The judge froze, then lowered himself into his chair, narrowing his eyes at Casey.

“Fortunately,” Casey said, angling her nose at the brief she’d given the judge, “if you look at the second, third, and fourth pages of my brief, you’ll see that I’m relying entirely on federal law to compel you to give me those samples.”

“This is a state court,” the judge said.

“But the court’s actions in this case-if you deny my request,” Casey said, trying not to sound too pleased with herself, “will give me standing in the federal system based on the minority status of my client and the racial composition of the jury that convicted him. If you take a look at Ashland v. Curtiss and maybe even more important, Knickerbocker v. Pennsylvania, you’ll see the authority is clear.”

“It’ll take years to fight that,” the judge said, smirking.

Casey nodded her head and sighed, “And I’ve got years. So does the Project. So does Dwayne Hubbard; he’s done twenty already. In the meantime, given the current political sentiment of the American public, and given that you’ll be ripped up one side and down the other in every newspaper and law journal across this country for the racism you’ll be accused of harboring from your bench, I’m guessing your replacement will act quickly. You are up for election the year after next, right, Your Honor? I thought that’s what they said at the Rotary lunch.”

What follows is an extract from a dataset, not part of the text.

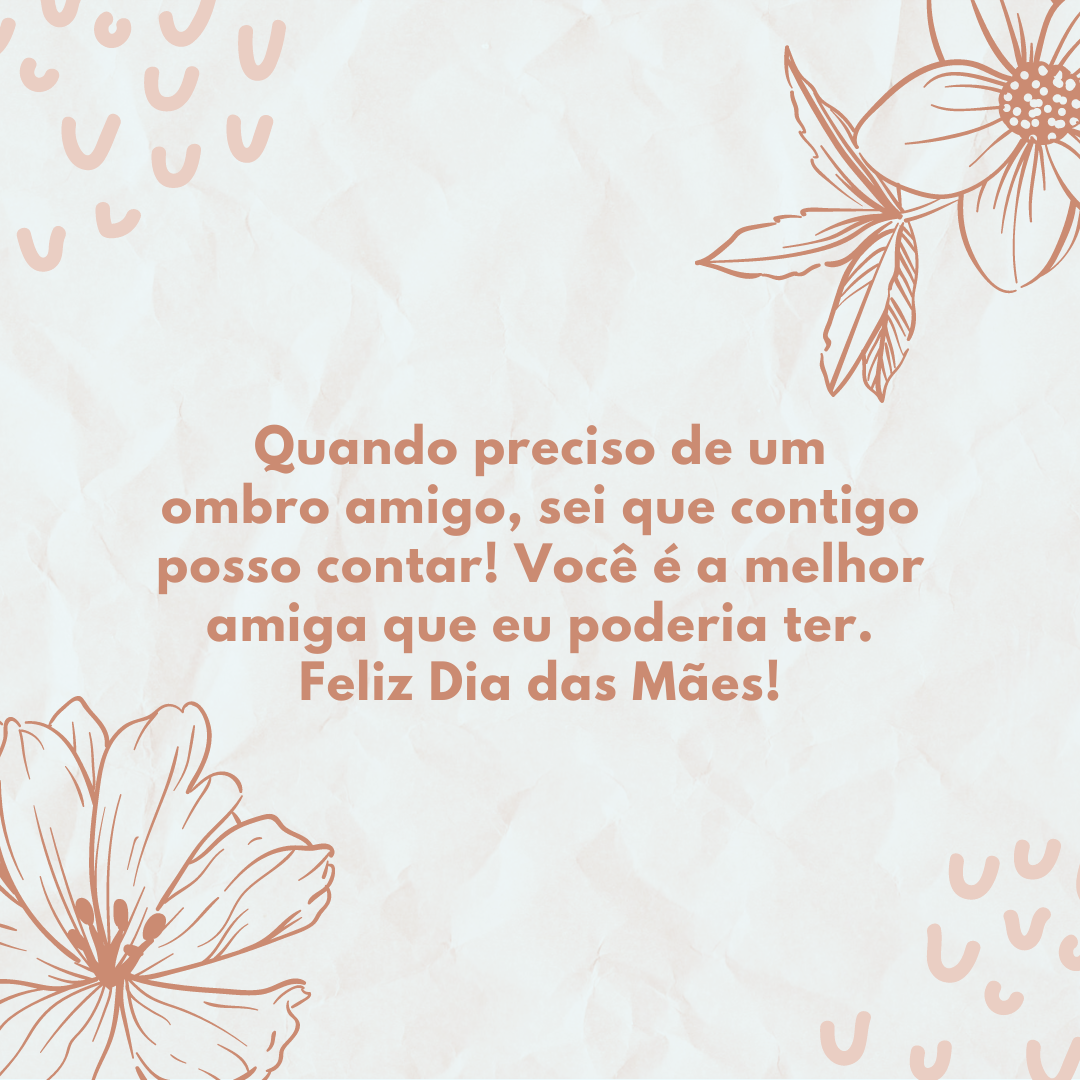 Quando preciso de um ombro amigo, sei que contigo posso contar! Você é a melhor amiga que eu poderia ter. Feliz Dia das Mães!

Kollar bunched his hands into white-knuckled fists and his jaw tightened. When he spoke, his voice rumbled like low thunder. “This is that TV guy, isn’t it?”

Casey shook her head. “I’m a lawyer, judge. I haven’t even figured the TV part of it into the equation. That’s a network decision, but if they did, it would make it all the more interesting, wouldn’t it? Like cyanide? A bit of thrashing around?”

“If you think you can threaten me with politics,” Kollar said, hunching his wide shoulders and leaning forward, “you’re in the wrong place, doll. And I’ve got a few contacts of my own. My wife’s brother is an editor at the New York Post.”

“So, I should file my complaint in the federal court?” Casey said, as pleasant as if they were playing a friendly game of checkers.

She began to rise.

“You sit down,” Kollar said, stabbing a finger at her, keeping his voice soft. “I’ve heard what you both have to say and I will look at your briefs and consider the validity of the arguments.”

Flynn’s smile faltered. “Judge. I thought we-”

“I will consider the law,” Kollar said, turning his finger on the hospital’s lawyer to silence him.

Casey studied them both, then smiled and asked, “Do you have an idea when you might be able to reach a decision, Your Honor?”

The judge’s lower lip disappeared beneath his upper teeth.

“Because I’d like to know tomorrow,” Casey said. “I think you’ll find the precedent is quite clear. I’d hate to have word get out and someone cause a big stir and then you come to the right decision, anyway. Why go through that?”

Kollar looked at her with hatred, but nodded his head. “Tomorrow.”

“Thank you, Your Honor,” she said, snapping her briefcase shut, rising from her chair, and turning to the butterflies. “Really, just stunning.”

17

JAKE TASTED BILE seeping up from the back of his throat.

“I was looking for the bathroom,” he said, swallowing, stepping forward, and extending his hand to the man in the olive green suit. “I’m here to interview Mr. Graham for American Sunday. We’re set up in his office.”